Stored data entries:
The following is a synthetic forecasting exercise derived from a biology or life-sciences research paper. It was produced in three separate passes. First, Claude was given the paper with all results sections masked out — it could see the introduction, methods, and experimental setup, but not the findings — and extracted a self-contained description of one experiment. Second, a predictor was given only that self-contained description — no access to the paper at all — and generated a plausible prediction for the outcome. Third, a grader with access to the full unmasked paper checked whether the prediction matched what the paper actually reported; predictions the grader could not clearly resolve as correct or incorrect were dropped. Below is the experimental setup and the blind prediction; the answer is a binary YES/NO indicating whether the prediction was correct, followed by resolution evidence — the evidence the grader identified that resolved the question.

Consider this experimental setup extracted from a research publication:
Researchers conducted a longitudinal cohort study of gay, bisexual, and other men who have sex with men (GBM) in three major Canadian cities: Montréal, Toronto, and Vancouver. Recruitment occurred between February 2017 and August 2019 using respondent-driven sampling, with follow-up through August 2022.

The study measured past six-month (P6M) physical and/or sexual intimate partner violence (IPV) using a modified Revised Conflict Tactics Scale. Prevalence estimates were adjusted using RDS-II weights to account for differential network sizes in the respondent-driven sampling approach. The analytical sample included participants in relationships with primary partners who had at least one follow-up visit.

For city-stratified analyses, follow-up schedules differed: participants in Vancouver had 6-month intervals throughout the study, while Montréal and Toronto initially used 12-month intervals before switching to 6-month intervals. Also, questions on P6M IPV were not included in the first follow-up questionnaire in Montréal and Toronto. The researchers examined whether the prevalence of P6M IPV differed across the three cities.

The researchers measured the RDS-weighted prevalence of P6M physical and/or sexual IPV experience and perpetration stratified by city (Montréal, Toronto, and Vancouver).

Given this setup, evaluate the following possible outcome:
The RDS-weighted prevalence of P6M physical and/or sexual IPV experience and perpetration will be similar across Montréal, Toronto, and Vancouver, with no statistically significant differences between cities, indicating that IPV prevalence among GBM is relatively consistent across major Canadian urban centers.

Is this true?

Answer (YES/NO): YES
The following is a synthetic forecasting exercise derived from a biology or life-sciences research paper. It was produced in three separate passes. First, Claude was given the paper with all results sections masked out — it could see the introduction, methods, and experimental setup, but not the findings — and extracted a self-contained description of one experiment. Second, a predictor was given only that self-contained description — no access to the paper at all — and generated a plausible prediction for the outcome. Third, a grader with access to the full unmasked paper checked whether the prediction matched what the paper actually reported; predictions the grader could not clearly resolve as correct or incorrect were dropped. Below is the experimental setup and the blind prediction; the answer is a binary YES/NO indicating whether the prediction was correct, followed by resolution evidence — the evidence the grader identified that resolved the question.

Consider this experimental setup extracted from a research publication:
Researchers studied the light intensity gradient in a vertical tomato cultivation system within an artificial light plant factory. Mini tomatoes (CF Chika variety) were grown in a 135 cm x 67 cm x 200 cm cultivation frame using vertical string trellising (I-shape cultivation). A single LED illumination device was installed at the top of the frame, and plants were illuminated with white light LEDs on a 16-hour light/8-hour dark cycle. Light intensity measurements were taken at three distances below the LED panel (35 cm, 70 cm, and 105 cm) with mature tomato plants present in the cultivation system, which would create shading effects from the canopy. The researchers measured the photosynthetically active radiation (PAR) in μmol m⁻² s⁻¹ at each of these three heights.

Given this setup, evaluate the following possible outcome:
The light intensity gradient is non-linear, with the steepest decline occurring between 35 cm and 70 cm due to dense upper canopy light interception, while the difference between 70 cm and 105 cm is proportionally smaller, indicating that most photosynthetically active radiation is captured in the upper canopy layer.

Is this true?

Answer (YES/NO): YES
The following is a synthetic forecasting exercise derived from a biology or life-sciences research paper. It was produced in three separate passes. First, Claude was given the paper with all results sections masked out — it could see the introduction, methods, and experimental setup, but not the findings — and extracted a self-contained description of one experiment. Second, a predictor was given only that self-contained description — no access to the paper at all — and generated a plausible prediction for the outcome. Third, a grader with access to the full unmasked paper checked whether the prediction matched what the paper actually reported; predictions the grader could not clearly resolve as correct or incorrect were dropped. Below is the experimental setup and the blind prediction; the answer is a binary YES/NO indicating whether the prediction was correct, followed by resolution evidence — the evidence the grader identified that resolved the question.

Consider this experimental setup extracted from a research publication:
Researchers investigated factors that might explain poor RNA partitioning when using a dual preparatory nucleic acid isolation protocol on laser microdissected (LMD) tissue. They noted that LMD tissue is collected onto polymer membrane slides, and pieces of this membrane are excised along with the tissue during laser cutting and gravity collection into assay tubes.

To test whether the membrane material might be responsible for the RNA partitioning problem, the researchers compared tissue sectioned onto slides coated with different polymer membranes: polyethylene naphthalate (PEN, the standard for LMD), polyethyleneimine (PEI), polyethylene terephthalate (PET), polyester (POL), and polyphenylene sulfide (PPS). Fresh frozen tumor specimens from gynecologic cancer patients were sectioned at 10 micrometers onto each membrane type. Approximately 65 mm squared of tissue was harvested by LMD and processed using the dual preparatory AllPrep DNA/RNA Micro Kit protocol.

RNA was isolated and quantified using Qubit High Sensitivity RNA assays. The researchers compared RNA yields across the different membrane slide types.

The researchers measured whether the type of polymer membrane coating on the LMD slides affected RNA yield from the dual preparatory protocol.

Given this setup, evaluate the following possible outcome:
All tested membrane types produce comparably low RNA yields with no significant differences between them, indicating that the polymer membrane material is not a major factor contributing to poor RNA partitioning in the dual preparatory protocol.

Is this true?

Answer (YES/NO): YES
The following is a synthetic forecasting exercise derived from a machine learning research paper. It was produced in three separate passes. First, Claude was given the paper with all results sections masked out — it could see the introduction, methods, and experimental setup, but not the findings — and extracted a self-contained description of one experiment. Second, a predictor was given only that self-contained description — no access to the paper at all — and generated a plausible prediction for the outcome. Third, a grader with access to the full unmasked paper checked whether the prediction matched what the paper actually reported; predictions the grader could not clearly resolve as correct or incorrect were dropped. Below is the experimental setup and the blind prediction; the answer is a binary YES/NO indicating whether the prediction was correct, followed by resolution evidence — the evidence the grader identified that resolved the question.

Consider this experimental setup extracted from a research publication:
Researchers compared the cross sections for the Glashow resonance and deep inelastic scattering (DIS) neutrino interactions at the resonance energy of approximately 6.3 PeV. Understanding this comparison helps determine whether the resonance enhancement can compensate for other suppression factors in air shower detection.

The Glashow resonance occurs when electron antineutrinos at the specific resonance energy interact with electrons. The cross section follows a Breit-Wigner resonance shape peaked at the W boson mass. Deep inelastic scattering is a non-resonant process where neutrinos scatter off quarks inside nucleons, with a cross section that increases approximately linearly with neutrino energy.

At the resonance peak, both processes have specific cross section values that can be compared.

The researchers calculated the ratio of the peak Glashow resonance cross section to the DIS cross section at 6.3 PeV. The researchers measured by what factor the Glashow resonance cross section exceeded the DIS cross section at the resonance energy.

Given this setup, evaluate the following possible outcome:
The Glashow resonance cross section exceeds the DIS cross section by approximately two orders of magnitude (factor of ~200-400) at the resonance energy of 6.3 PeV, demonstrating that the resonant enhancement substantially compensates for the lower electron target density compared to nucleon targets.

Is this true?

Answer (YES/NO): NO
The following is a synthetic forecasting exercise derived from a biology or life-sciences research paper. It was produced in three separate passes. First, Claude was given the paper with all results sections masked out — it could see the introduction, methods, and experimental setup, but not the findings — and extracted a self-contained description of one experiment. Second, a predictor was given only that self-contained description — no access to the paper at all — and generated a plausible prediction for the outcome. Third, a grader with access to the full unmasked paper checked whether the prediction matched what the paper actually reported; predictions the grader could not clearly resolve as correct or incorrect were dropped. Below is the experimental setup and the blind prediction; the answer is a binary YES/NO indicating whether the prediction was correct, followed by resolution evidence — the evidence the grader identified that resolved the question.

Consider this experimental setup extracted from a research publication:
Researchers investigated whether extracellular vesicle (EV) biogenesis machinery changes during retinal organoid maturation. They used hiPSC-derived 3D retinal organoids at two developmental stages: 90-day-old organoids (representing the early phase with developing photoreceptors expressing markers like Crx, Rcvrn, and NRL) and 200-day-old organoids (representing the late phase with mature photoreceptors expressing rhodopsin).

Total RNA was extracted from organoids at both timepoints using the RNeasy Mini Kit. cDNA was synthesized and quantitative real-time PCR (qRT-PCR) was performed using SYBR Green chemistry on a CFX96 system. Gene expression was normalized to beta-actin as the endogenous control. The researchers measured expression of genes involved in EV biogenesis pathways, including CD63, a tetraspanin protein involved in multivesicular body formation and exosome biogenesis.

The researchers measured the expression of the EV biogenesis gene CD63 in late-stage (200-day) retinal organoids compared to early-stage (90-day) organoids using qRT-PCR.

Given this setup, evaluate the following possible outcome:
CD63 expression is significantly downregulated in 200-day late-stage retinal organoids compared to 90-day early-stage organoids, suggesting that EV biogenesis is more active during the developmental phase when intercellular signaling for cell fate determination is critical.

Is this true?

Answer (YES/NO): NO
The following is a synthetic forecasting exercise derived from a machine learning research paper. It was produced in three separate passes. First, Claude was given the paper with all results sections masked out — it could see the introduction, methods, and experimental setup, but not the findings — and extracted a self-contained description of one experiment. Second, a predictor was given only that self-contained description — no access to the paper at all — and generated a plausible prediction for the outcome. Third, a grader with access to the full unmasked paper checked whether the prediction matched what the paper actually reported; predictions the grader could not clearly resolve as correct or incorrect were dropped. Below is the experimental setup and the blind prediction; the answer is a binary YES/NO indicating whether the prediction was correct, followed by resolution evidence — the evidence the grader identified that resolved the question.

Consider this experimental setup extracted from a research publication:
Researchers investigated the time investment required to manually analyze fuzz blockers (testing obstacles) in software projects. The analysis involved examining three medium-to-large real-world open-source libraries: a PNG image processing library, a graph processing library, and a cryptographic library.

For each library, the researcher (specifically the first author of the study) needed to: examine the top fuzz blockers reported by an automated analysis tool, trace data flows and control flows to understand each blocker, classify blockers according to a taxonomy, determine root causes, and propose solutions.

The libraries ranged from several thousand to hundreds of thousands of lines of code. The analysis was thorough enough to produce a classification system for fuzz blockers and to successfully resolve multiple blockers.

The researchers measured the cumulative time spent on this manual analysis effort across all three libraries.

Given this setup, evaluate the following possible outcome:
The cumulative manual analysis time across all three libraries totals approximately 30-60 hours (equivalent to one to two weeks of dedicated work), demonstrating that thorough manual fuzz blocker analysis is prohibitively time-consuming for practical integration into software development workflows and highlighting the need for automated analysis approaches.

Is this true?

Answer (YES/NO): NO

Task requirements: Having located the line containing "The cumulative manual", set it down along with every line after it through the end of the data, reproducing each exactly.

Solution to this exercise:
The cumulative manual analysis time across all three libraries totals approximately 30-60 hours (equivalent to one to two weeks of dedicated work), demonstrating that thorough manual fuzz blocker analysis is prohibitively time-consuming for practical integration into software development workflows and highlighting the need for automated analysis approaches.

Is this true?

Answer (YES/NO): NO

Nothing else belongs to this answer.